Pierre’s (and Greece’s) moment, the blue nerves and the prayers for the farmers, Giuseppe is ready, a new golden deal is coming for EpsilonNet

The Athens Stock Exchange may still be about 60 points below its yearly highs, but it has returned to record territory, as five listed companies reached prices not seen in years—and in some cases, nearly two decades. Aktor crossed the milestone of €8, marking the best performance among large-cap stocks in Friday’s session. In fact, it closed at its highest level in the last 18 years, specifically since November 6, 2007, when the stock had closed at €8.01. Credia Bank logged its fourth consecutive gain and its third straight session of strong returns, climbing to the €1.60 threshold for the first time since last November’s capital increase. At the same time, the bank’s market capitalization now exceeds €2.5 billion, ranking it 17th among ASE-listed companies by capitalization. Viohalco is also on a record trajectory, matching its yearly high of €6.77. The next big target is €7, a price not reached since late August 2023. Cenergy Holdings came within a breath of its all-time high of €11.3. In fact, during the session it briefly broke that barrier, hitting €11.34 at the day’s peak. ElvalHalcor is heading toward €3 for the first time in 17 years. After a five-day rally, it has risen from €2.55 to €2.86—a price last seen in January 2008.

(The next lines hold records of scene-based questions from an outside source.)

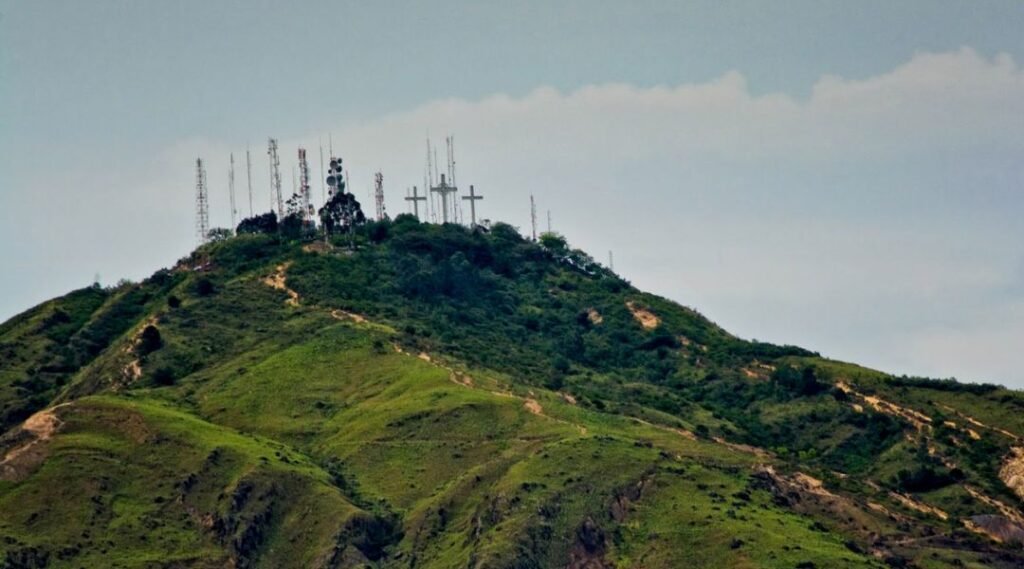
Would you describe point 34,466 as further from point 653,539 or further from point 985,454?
point 985,454

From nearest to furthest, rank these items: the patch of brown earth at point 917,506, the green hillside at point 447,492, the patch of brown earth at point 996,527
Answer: the green hillside at point 447,492 < the patch of brown earth at point 996,527 < the patch of brown earth at point 917,506

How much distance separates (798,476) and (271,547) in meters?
45.3

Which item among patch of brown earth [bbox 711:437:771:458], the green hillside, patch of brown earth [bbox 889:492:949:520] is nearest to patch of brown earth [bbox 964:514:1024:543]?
the green hillside

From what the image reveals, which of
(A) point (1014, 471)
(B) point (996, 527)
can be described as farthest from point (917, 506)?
(A) point (1014, 471)

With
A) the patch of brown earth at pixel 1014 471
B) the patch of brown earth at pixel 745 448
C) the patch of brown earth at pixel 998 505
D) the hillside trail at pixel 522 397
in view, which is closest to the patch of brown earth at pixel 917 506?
the patch of brown earth at pixel 998 505

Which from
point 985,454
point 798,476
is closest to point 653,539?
point 798,476

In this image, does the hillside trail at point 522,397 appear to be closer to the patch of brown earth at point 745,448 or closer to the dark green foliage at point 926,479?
the patch of brown earth at point 745,448

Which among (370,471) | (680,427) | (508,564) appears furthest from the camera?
(680,427)

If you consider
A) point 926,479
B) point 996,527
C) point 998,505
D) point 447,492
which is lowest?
point 996,527

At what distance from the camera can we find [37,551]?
531ft

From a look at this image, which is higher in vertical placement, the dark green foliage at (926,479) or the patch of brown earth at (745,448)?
the patch of brown earth at (745,448)

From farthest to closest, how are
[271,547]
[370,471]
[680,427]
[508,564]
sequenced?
[680,427]
[370,471]
[271,547]
[508,564]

Trump’s war with healthcare stocks

While U.S. automakers—led by Elon Musk’s Tesla—are eagerly awaiting announcements of interest rate cuts (as reflected in the upward movement of their shares on Wall Street), another sector of the American economy is experiencing major turmoil. Healthcare stocks were hit by reports (with data) that the Trump administration plans to link the deaths of 25 children to Covid-19 vaccines. Moderna’s stock fell -7.4% on Friday, while Pfizer dropped -3.9%. So far this year, healthcare stocks have posted the worst performance in the S&P 500 Index. These recent reports are being interpreted as confirmation of the Trump administration’s intention to step up its anti-vaccine campaign. Significant price declines were also seen in shares of other vaccine makers, such as BioNTech and Novavax.